» **Tasks to perform**:
a) In the passage on media violence and children, what does research suggest early exposure to violence through the media can predict?
b) Write the next part of the passage on media violence and children, picking up after its final sentence.

» **Text shown**:
With the rise of technology, social media and new devices has come a pressing phenomenon concerning the mass media and exposure to violence, especially for children, and its negative effects. Understandably and inevitably so, children are exposed to technology at all ages and as a result of the media content that can be seen through these channels and devices, it is of great discussion whether or not exposure to violence in the media has a lifelong effect on children, their aggression, their temperament, etc. Research among many psychologists and sociologists suggest that early exposure to violence through the media in television, programming, movies video games and other forms can predict aggression in adulthood. Conversely, it is argued that this is an example of correlation, but not causation, as many children view violent media and do not immediately become abusive and aggressive adults. The issue of whether or not exposure to violence is directly linked to aggressive behavior in children is and will continue to be a hot topic, but the evidence that the two are positively linked is quite strong.

» **Given records**:
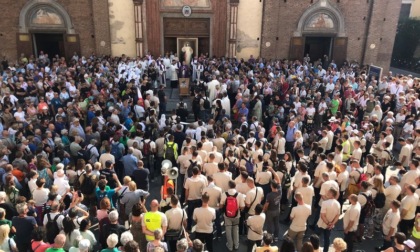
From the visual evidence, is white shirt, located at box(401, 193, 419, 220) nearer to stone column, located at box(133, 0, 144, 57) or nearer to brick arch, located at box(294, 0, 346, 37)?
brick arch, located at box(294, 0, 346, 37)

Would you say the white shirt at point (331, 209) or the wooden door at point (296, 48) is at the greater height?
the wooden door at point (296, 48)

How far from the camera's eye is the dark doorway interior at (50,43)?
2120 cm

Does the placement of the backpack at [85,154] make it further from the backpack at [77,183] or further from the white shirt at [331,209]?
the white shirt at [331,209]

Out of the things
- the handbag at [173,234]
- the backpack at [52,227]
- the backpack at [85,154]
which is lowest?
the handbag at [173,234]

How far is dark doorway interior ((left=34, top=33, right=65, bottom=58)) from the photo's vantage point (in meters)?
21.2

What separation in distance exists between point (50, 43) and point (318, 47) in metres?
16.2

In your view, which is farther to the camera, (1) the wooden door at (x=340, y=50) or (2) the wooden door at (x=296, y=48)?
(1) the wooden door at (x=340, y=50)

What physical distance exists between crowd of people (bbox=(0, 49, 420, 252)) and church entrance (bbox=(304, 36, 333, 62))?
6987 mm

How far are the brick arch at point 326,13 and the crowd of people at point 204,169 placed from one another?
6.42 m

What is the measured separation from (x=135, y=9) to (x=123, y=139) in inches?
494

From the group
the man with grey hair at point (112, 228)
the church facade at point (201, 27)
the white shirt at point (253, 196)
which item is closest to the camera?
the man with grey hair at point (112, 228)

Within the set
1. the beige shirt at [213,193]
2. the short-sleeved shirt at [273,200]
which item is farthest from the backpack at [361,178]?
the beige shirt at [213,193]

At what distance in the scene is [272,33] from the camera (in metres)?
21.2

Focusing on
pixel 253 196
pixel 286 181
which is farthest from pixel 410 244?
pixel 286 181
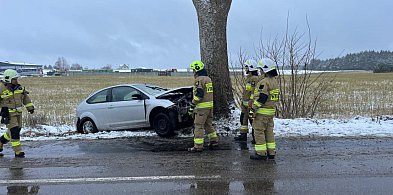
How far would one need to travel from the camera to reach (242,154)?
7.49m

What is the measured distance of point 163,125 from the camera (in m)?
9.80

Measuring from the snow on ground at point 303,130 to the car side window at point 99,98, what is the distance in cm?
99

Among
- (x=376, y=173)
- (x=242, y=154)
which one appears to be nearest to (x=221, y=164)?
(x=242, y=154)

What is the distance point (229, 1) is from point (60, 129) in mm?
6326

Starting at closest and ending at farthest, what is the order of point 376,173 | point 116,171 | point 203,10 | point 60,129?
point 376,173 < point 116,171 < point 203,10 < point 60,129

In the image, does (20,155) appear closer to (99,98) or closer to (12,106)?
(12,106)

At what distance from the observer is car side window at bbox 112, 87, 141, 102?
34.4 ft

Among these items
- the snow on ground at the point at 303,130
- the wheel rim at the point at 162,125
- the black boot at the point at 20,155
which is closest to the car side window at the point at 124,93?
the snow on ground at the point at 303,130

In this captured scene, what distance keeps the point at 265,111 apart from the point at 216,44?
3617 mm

» **Response list**:
a) Aggression in adulthood.

b)
Research has shown these positive links, but curbing the negative effects of such media is best done through observation and teaching other methods of conflict resolution rather than attempting to restrict all media in hopes of never encountering violent content. A study from the American Psychological Association on children and violence in the media addresses the fact that although media is educational and entertaining, it can also damage the psyche of children on into adulthood. Research by Huesmann et al. (2003) find that early childhood exposure to television violence was an accurate predictor of aggressive behavior in both males and females in adulthood, creating an interesting point of view in regard to sex and gender as it relates to such behavior.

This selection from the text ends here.